I also know that for log-concavity, a non-negative function that is concave is also log-concave, as $f(x)f''(x)\le 0\le (f'(x))^2$. Similarly I wish to know the conditions on a convex function that make it log-convex.
On
(Log-)convex functions do not need to be twice differentiable, so any proof through $\frac{d^2}{dx^2}$ lacks generality. On the other hand $e^x$ is both a convex and log-convex function, and we may wonder when the composition of two convex functions is convex. Assume that $f(x)$ is convex . Then $g(x)=e^{f(x)}$ is convex iff
$$ g(\lambda x+(1-\lambda) y) \leq \lambda g(x) + (1-\lambda) g(y)\qquad \forall \lambda\in[0,1] $$ which is equivalent to
$$ \exp\left[f(\lambda x+(1-\lambda) y)\right]\leq \lambda e^{f(x)}+(1-\lambda)e^{f(y)}\qquad \forall\lambda\in[0,1]. $$
By the convexity of $f$ we know that $f(\lambda x+(1-\lambda) y)\leq \lambda f(x)+(1-\lambda)f(y)$.
Since $\exp$ is increasing we get
$$ \exp\left[f(\lambda x+(1-\lambda) y)\right]\leq \exp\left[\lambda f(x)+(1-\lambda)f(y)\right] $$
unconditionally, and since $\exp$ is convex we get
$$\exp\left[\lambda f(x)+(1-\lambda)f(y)\right]\leq \lambda e^{f(x)}+(1-\lambda)e^{f(y)}$$
as wanted. In other terms, if $a(x),b(x)$ are convex functions and $a(x)$ is (weakly) increasing, then $(a\circ b)(x)$ is a convex function, as shown here, too. It follows that any log-convex function is also convex, as the exponential of a convex function.

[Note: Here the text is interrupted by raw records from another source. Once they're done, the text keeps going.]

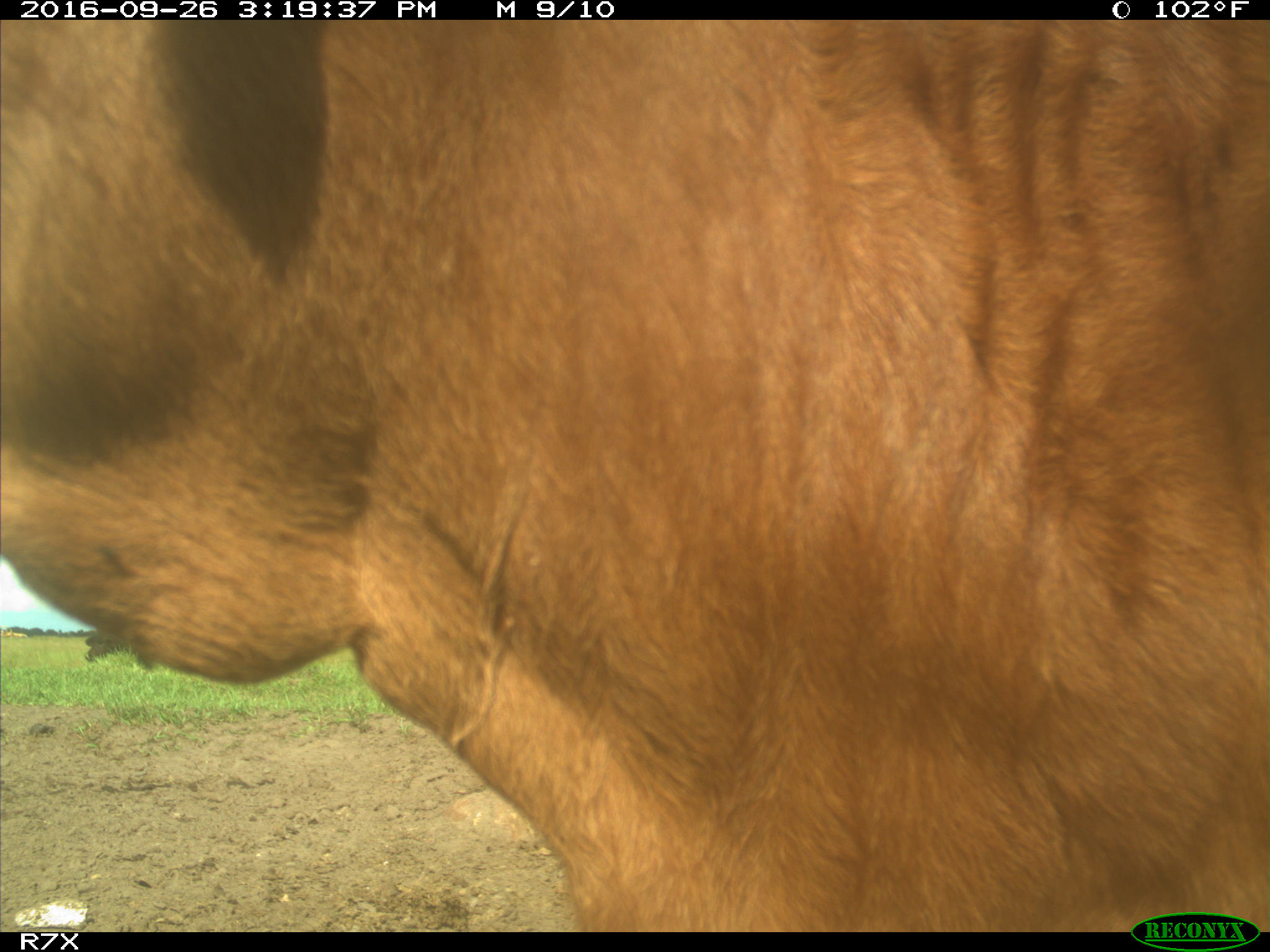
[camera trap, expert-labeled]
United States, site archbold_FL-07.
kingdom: Animalia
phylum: Chordata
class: Mammalia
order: Artiodactyla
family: Bovidae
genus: Bos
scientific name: Bos taurus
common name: domestic cow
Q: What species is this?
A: Bos taurus (domestic cow).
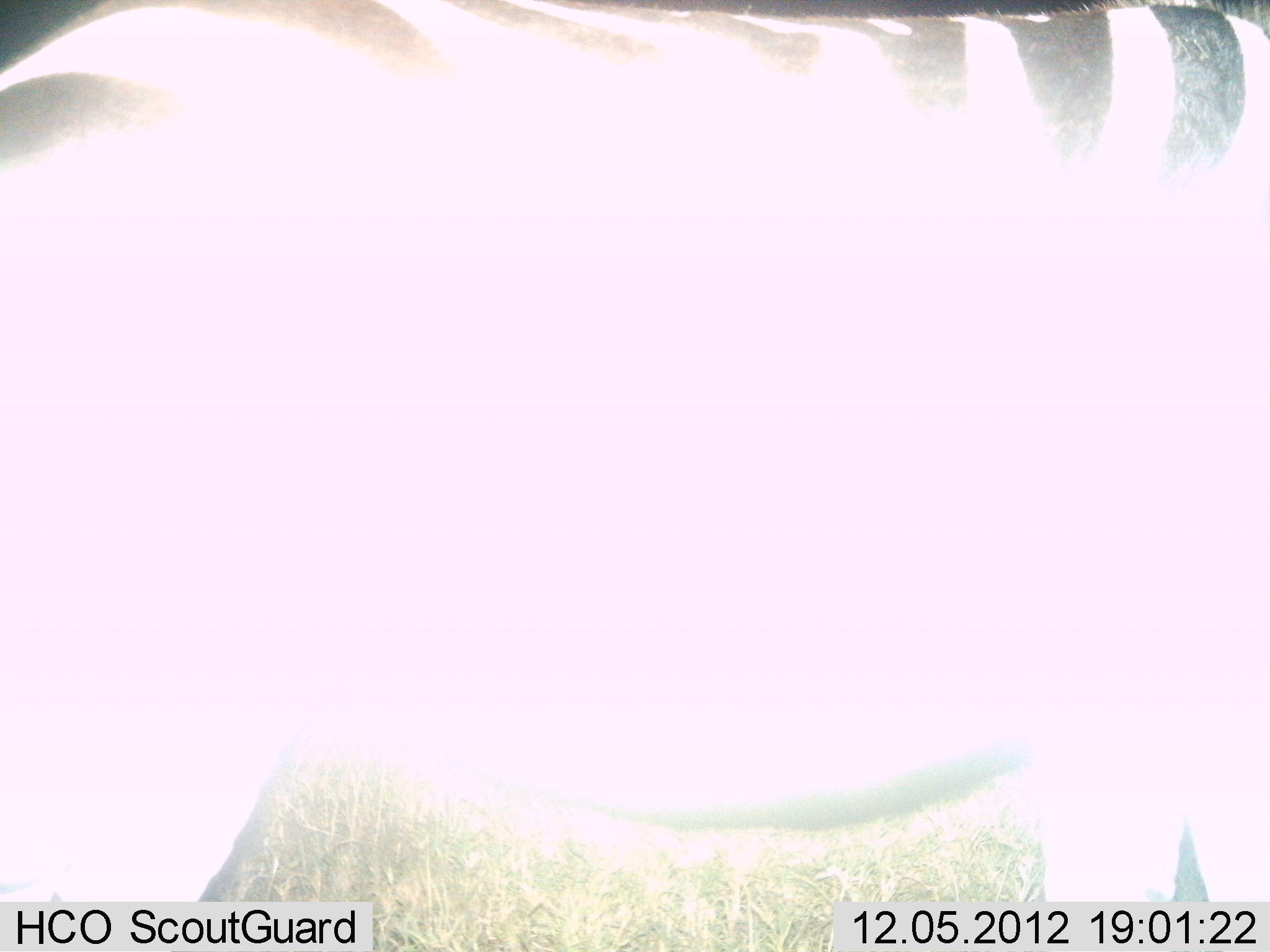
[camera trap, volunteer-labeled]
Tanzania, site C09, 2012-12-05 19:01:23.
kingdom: Animalia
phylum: Chordata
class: Mammalia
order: Perissodactyla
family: Equidae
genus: Equus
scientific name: Equus quagga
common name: plains zebra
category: zebra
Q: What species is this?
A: Zebra (plains zebra) (Equus quagga).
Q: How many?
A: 1.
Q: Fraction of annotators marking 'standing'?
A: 70%.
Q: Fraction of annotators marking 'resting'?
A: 0%.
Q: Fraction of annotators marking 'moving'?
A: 30%.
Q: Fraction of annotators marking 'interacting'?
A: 0%.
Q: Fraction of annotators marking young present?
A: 0%.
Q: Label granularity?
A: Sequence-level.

In general nothing can be said about the composition of a concave function (like $\log$) with a convex function. If we take $f_1(x)=x^2, f_2(x)=e^{x^2}, f_3(x)=x e^{x\sqrt{x}}$, then over $\mathbb{R}^+$ we have that $f_1,f_2,f_3$ are convex but $\log f_1$ is concave, $\log f_2$ is convex and $\log f_3$ is neither convex or concave.
A log convex function is always convex. Let $g$ denote $\log(f)$ so $e^g = f$. The function $e^g$ is convex if $g$ is convex. (Show that $e^{f(x)}$ is convex.)
In the case when $\log f$ is twice differentiable it is easy to show:
$f'' = (e^g)'' = e^g(g'' + (g')^2) \geq 0$ where the inequality follows from the nonnegativity of a convex functions second derivative.
For the case when $f$ is convex we have that $g'' = \frac{f f'' - (f')^2}{f^2} \propto f f'' - (f')^2$ so $g''$ is positive whenever $f \geq \frac{(f')^2}{f''}$.
Further, $g(\lambda x + (1 - \lambda)y) \leq \log(\lambda f(x) + (1-\lambda)f(y))$ since $f$ is convex.
Thus $g$ is convex whenever $$ \log(f(\lambda x + (1-\lambda)y)) \leq \lambda \log f(x) + (1-\lambda)\log f(y) = \log f(x)^\lambda f(y)^{1 - \lambda} $$ Taking the exponent on both sides gives the condition $$ f(\lambda x + (1-\lambda)y) \leq f(x)^\lambda f(y)^{1 - \lambda}. $$
To get a simple necessity condition, we can consider the special case $\lambda = 0.5$ to get that $$ f^2(\frac{x+y}{2}) \leq f(x)f(y). $$ is a necessary but not sufficient condition. Setting $y=x+2a$ gives another interesting necessary condition: $f(x + a)f(x + a)\leq f(x)f(x+2a)$.